(Saved entries)
Start of Block
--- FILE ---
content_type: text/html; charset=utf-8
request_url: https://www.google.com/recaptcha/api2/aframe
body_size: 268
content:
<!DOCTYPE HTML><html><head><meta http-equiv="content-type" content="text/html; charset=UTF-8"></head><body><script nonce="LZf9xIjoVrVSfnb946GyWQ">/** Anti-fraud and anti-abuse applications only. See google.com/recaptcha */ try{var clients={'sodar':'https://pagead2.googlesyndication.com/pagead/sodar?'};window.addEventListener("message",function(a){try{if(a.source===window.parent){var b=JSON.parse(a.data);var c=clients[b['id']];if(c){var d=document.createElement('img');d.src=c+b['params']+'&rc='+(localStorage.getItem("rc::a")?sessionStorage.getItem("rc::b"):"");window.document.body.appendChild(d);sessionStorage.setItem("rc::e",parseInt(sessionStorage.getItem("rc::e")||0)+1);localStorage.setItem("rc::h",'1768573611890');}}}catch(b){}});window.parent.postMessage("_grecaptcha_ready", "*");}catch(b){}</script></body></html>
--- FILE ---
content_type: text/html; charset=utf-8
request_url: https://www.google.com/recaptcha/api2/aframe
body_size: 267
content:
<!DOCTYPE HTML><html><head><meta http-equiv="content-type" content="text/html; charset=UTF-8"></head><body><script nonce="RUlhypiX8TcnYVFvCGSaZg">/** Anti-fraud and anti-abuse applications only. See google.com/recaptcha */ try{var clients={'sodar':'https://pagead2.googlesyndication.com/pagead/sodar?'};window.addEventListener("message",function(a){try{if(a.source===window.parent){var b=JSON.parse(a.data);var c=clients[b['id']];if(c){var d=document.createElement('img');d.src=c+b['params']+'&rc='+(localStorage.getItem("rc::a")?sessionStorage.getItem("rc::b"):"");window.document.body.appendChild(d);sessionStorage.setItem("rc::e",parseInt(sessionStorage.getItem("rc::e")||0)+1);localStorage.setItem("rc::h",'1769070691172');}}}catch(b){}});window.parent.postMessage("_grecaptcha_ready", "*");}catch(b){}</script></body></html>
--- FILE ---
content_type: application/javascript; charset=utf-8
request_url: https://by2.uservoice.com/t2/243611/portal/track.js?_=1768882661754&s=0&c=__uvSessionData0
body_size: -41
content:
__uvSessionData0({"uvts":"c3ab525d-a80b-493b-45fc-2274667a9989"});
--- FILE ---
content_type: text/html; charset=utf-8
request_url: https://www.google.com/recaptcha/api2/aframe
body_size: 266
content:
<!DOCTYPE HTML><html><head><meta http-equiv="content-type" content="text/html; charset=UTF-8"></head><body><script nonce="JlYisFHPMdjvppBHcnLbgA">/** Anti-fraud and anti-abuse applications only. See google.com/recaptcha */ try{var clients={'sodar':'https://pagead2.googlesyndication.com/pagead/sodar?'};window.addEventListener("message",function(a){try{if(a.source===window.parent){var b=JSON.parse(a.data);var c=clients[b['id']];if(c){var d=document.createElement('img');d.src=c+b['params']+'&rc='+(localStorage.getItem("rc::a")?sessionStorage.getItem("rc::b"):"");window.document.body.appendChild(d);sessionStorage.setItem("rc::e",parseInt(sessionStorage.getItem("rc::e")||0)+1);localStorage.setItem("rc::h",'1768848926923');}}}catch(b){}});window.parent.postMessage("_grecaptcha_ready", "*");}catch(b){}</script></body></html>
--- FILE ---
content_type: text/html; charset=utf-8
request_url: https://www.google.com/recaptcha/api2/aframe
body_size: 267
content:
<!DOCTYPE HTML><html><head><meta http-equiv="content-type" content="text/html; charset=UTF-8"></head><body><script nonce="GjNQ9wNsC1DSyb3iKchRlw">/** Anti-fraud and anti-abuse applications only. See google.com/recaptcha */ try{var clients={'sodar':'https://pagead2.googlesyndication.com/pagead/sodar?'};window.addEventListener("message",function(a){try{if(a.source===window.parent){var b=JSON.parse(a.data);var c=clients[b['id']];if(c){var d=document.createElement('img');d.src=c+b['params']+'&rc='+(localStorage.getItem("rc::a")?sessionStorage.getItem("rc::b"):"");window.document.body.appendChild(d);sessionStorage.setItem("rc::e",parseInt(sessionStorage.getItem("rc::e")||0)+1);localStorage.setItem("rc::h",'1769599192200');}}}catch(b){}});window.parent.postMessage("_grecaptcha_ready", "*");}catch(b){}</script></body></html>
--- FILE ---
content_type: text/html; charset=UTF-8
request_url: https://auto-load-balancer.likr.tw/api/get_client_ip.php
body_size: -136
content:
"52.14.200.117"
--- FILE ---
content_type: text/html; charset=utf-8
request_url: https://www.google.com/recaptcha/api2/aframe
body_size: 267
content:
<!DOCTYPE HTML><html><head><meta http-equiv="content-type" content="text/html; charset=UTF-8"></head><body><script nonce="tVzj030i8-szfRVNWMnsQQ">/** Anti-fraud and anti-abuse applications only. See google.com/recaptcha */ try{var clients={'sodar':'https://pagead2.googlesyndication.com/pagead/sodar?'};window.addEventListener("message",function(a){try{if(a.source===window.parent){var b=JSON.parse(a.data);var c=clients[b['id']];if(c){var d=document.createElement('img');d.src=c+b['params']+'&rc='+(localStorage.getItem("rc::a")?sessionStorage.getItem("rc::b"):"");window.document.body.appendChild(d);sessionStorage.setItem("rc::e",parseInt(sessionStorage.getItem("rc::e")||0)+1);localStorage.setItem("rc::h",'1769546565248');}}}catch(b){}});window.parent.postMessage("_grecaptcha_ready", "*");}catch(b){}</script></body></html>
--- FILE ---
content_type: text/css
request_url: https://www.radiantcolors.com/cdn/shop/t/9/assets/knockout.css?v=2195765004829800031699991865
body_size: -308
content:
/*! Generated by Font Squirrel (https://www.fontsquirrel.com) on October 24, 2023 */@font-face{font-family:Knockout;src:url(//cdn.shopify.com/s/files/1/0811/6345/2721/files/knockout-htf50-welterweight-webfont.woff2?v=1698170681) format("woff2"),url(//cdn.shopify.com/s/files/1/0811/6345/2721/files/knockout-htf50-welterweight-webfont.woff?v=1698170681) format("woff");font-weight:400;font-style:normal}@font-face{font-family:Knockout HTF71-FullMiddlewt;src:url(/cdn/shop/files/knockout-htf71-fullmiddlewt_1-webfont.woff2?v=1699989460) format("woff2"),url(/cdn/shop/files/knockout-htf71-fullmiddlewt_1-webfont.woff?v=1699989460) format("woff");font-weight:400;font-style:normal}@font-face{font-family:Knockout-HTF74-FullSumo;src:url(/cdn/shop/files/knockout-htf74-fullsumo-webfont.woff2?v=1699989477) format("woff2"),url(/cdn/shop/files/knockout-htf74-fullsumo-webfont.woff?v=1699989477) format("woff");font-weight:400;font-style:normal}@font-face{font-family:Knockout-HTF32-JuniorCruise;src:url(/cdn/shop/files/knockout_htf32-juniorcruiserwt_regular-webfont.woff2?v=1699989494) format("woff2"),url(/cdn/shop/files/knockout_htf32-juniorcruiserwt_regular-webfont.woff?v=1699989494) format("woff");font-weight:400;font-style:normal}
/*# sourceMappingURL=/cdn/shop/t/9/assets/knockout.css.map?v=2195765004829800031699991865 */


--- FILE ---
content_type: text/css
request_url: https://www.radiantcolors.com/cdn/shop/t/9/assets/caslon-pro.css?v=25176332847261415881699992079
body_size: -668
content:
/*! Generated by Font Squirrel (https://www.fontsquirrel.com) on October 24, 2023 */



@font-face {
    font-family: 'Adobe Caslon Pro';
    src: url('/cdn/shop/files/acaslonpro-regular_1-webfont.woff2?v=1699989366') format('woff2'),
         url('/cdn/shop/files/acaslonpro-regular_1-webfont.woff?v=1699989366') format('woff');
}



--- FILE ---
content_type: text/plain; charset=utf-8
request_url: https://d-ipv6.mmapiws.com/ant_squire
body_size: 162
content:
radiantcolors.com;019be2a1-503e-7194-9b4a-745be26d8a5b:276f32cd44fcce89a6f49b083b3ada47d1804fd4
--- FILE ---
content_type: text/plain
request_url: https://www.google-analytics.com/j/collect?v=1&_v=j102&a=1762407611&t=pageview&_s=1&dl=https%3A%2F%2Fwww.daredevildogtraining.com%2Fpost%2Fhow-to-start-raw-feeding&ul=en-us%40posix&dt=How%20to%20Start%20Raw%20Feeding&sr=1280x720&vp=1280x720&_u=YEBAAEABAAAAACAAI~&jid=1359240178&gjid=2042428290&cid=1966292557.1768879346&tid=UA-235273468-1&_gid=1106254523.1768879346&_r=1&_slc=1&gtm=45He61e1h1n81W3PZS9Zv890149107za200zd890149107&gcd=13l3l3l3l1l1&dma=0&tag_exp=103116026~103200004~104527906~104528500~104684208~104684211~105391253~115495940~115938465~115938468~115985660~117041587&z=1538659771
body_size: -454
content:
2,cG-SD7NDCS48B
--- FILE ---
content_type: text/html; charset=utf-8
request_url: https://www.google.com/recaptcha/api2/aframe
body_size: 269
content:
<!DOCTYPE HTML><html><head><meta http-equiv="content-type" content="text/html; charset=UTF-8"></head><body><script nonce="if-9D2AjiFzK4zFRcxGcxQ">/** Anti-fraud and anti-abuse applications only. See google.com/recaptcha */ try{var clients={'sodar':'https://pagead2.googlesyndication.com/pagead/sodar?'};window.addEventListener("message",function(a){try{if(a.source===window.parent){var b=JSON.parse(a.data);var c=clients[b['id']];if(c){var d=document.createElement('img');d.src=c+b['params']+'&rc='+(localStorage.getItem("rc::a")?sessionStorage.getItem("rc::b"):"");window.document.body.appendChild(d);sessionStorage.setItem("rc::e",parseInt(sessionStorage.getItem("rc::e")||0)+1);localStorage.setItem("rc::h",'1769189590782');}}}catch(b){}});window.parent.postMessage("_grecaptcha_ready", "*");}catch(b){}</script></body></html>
End of Block
Please go through the data and copy each line containing the word "Squirrel".

• Written solution:
/*! Generated by Font Squirrel (https://www.fontsquirrel.com) on October 24, 2023 */@font-face{font-family:Knockout;src:url(//cdn.shopify.com/s/files/1/0811/6345/2721/files/knockout-htf50-welterweight-webfont.woff2?v=1698170681) format("woff2"),url(//cdn.shopify.com/s/files/1/0811/6345/2721/files/knockout-htf50-welterweight-webfont.woff?v=1698170681) format("woff");font-weight:400;font-style:normal}@font-face{font-family:Knockout HTF71-FullMiddlewt;src:url(/cdn/shop/files/knockout-htf71-fullmiddlewt_1-webfont.woff2?v=1699989460) format("woff2"),url(/cdn/shop/files/knockout-htf71-fullmiddlewt_1-webfont.woff?v=1699989460) format("woff");font-weight:400;font-style:normal}@font-face{font-family:Knockout-HTF74-FullSumo;src:url(/cdn/shop/files/knockout-htf74-fullsumo-webfont.woff2?v=1699989477) format("woff2"),url(/cdn/shop/files/knockout-htf74-fullsumo-webfont.woff?v=1699989477) format("woff");font-weight:400;font-style:normal}@font-face{font-family:Knockout-HTF32-JuniorCruise;src:url(/cdn/shop/files/knockout_htf32-juniorcruiserwt_regular-webfont.woff2?v=1699989494) format("woff2"),url(/cdn/shop/files/knockout_htf32-juniorcruiserwt_regular-webfont.woff?v=1699989494) format("woff");font-weight:400;font-style:normal}
/*! Generated by Font Squirrel (https://www.fontsquirrel.com) on October 24, 2023 */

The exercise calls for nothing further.